PAGE EXCERPT =
□ □ □

I totally agree that they seal much better. Our roll up hasn't caused any problems other than not being able to insulate it or to stop the drafts around it. IMHO, I think you made the right choice.


----------



## Kudzu (Dec 23, 2008)

Busy wiring the building. Expect my meter base today and HOPE to get it installed tommow so I can get some power in here. Been miserable with no air flow. Especially when up on the ladder!

Dripping wet clothes after about an hour. Nice and cool outside.


----------



## Kudzu (Dec 23, 2008)

What a BEAUTIFUL SIGHT!! 










All goes well I will have power Monday or Tuesday.

I had forgotten how much work there is wrestling cables this size! Not to mention hanging the box. Cutting holes in the metal for all the connections. Wrestling the galvanized conduit through the roof. Driving a ground rod 6 feet in the gound ........ I am pooped!!


----------



## BigJim (Sep 2, 2008)

And just in time for the rain. It looks like rain here for a while and it is coming up from your way toward us. Did you install a 200 amp service? That is some stiff cable to fool with. You have a really nice shop/garage.


----------



## Kudzu (Dec 23, 2008)

□ □ □

RAW RECORDS =
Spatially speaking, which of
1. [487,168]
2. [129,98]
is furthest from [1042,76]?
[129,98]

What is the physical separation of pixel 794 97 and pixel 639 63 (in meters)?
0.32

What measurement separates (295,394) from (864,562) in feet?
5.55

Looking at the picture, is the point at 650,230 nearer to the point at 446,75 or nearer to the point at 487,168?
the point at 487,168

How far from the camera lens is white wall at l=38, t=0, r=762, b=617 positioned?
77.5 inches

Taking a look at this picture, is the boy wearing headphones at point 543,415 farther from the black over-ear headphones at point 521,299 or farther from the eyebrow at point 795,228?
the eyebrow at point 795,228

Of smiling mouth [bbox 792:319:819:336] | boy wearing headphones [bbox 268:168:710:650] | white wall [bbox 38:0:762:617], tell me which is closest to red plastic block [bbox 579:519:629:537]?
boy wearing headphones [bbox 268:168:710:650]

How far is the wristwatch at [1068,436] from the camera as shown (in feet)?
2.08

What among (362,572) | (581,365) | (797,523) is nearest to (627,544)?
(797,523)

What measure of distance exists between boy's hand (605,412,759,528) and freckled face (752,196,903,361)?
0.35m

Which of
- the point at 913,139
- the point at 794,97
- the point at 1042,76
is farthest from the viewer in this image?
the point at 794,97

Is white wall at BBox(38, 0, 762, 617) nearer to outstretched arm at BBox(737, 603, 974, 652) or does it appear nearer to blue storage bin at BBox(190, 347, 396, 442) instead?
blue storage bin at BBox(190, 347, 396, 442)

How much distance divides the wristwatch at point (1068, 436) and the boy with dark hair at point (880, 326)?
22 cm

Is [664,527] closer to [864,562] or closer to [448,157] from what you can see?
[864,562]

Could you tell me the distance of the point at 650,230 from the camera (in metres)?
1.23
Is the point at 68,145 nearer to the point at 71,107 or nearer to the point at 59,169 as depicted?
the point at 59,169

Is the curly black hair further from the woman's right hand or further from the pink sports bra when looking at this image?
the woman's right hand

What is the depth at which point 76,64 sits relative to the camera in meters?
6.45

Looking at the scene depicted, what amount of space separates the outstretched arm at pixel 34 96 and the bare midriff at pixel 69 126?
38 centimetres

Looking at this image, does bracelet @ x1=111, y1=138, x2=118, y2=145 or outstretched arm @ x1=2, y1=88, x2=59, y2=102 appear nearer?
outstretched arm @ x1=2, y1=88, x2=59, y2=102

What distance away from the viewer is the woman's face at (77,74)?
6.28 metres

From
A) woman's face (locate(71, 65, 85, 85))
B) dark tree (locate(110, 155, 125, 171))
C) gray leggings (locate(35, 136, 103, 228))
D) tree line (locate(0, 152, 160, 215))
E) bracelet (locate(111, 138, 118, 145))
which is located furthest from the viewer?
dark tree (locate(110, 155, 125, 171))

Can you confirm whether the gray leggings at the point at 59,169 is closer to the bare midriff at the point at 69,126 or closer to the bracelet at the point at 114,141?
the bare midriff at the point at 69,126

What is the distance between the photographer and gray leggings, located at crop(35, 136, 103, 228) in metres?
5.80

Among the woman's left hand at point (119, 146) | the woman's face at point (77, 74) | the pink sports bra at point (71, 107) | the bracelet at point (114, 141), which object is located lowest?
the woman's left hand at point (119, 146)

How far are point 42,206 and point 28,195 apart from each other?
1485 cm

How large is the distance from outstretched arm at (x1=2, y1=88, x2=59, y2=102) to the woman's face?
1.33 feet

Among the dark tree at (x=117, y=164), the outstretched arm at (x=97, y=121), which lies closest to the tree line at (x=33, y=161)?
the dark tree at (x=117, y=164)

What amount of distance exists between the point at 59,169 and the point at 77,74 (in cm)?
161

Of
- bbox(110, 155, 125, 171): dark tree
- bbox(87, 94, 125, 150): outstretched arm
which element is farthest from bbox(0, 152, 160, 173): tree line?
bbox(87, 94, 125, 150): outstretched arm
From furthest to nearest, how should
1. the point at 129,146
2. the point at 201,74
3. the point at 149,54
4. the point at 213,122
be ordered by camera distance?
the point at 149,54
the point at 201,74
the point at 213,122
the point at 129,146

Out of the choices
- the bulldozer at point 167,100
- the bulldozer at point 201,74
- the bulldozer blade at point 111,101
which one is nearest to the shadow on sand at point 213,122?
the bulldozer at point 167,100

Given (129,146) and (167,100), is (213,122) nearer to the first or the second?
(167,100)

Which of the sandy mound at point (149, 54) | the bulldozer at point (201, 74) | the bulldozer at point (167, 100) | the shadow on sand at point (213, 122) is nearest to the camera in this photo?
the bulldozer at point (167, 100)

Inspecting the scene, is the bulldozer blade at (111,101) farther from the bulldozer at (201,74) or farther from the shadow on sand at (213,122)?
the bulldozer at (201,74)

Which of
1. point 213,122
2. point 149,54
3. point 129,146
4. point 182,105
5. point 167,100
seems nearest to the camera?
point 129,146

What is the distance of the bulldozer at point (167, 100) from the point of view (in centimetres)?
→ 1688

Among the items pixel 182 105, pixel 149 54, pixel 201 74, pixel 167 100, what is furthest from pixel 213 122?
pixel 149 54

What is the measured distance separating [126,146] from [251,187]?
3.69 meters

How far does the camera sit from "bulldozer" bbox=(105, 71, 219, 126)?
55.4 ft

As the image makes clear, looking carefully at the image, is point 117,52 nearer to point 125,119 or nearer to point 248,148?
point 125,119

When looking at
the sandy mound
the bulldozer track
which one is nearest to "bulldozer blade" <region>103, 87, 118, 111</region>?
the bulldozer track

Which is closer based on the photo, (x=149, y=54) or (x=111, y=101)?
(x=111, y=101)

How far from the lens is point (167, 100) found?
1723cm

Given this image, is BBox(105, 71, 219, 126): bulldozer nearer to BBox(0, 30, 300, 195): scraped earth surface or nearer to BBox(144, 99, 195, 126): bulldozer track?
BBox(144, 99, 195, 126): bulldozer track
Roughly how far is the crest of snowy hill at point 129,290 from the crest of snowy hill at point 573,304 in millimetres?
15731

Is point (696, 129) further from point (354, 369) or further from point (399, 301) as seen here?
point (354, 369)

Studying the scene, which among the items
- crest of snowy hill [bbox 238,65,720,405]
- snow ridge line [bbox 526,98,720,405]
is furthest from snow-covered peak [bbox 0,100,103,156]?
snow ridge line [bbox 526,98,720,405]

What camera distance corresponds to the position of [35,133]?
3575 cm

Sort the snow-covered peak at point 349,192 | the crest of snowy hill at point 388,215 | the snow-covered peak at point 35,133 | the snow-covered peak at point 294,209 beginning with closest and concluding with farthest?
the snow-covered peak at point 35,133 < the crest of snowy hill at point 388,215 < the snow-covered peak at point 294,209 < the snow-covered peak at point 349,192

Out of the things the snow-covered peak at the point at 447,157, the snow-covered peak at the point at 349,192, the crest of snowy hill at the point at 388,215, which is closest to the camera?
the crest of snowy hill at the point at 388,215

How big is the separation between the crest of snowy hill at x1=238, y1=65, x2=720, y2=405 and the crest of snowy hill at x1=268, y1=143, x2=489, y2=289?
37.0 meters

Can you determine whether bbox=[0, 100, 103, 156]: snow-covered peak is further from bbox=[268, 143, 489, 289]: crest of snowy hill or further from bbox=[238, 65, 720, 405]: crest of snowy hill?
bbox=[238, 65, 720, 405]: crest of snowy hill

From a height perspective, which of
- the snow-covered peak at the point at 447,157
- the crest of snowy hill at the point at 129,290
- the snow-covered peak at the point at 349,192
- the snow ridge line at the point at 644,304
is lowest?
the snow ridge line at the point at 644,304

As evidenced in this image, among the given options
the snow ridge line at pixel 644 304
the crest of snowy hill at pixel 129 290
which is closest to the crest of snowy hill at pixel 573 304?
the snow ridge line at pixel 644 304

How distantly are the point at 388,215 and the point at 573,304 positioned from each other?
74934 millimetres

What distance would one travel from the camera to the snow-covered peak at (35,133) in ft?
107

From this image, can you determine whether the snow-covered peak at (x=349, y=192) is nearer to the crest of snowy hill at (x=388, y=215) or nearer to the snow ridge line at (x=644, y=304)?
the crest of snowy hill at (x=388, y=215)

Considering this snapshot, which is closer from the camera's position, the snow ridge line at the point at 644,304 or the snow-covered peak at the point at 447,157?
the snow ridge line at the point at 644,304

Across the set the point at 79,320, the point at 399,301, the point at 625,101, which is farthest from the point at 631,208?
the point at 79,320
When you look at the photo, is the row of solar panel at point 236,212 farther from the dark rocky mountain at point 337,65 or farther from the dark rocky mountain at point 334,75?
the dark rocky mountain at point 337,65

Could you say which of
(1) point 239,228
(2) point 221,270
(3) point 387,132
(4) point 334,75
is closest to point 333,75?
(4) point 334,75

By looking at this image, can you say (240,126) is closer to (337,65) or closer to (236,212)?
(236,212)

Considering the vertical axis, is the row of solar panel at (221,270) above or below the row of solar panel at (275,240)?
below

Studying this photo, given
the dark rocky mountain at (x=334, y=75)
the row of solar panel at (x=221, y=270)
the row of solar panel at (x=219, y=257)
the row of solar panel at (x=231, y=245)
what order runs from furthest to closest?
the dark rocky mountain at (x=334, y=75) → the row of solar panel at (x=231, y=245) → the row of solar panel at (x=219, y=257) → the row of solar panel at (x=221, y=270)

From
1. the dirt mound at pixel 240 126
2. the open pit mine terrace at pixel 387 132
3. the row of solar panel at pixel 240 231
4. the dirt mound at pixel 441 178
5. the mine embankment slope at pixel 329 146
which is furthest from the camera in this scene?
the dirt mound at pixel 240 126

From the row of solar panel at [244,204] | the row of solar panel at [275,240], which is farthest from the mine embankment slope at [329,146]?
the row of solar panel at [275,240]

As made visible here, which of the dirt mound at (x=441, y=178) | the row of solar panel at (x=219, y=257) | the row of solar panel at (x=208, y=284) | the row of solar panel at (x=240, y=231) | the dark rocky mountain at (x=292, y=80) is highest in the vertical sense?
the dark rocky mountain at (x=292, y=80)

□ □ □

EXERCISE REQUIREMENTS =
A: From the shop wiring thread, reproduce the passage between "All goes well" and "I am pooped!!", inclusive.
B: Rewrite the paragraph in the shop wiring thread that begins "I had forgotten how much work" as a brief bulleted list, keeping its main facts.

RESPONSES FOR EACH TASK =
A:
All goes well I will have power Monday or Tuesday.

I had forgotten how much work there is wrestling cables this size! Not to mention hanging the box. Cutting holes in the metal for all the connections. Wrestling the galvanized conduit through the roof. Driving a ground rod 6 feet in the gound ........ I am pooped!!

B:
Heavy work involved in the installation:
- Wrestling cables of this size
- Hanging the box
- Cutting holes in the metal for all the connections
- Wrestling the galvanized conduit through the roof
- Driving a ground rod 6 feet into the ground

Result: the writer is exhausted.